Posted on by Chief Marketer Staff

Google is being sued by an Australian competition watchdog agency for allegedly deceiving users over the question of paid links that look like organic search results.

The Australian Competition and Consumer Commission, an independent Australian government body with statutory authority, has filed a suit in Australian federal court maintaining that Google has failed to adequately distinguish paid “sponsored links” from its index of natural search results. While Google identifies keyword-triggered pay-per-click ads as such in the box above the natural listings and along the right rail of the search results page, the ACCC claims that including Web pages from those advertisers in the organic results section without identifying them as sponsors is an unfair trading practice.

The suit grows out of an investigation by the ACCC of a 2005 complaint from two Australian auto dealers that Google users who looked up their brands were being shown a sponsored link to a newspaper offering used-car listings. The paper had bid on the dealer names as keywords for serving its pay-per-click ads.

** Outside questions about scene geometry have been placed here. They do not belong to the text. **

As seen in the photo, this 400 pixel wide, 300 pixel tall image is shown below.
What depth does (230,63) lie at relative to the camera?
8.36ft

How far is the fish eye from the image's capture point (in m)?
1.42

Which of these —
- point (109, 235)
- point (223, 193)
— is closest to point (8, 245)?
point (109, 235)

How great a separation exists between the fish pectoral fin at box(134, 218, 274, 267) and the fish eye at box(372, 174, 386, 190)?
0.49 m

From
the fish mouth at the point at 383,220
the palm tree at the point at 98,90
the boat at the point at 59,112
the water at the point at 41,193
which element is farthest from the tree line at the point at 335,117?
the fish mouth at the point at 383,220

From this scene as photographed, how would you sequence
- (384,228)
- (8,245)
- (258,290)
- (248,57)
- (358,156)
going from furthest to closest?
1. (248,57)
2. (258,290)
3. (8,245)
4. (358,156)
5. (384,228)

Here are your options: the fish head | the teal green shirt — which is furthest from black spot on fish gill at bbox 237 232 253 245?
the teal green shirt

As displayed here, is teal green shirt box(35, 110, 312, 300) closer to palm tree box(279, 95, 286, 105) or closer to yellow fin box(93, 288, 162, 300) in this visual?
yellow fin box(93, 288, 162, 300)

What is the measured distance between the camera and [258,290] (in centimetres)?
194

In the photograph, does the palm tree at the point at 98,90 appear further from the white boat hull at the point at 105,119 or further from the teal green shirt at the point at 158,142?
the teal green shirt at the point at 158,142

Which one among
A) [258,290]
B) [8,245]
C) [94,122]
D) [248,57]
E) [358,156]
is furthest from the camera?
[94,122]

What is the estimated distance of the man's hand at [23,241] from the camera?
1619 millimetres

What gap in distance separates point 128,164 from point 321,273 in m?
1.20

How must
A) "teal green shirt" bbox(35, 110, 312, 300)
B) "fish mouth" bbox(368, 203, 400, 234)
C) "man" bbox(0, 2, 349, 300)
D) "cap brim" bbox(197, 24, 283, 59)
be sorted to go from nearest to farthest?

Google has faced numerous lawsuits over its practice of allowing advertisers to use competitors’ trademarks as keywords, and has won most of them in the U.S. But the ACCC says this suit is the first to call into question Google’s involvement in possible unfair trading practices.

“While Google has faced court action overseas, particularly in the U.S., France and Belgium, this has generally been in relation to trademark use,” the commission said in a release. “Although the U.S. Federal Trade Commission has examined similar issues, the ACCC understands that it is the first regulatory body to seek legal clarification of Google’s conduct from a trade practices perspective.”

The ACC wants Google to make it clearer when search results are also paid advertisers, to acknowledge any wrongdoing and to defray full legal costs.

A Google spokesman said the company will fight the case in court and described the suit as “an attack on all search engines.”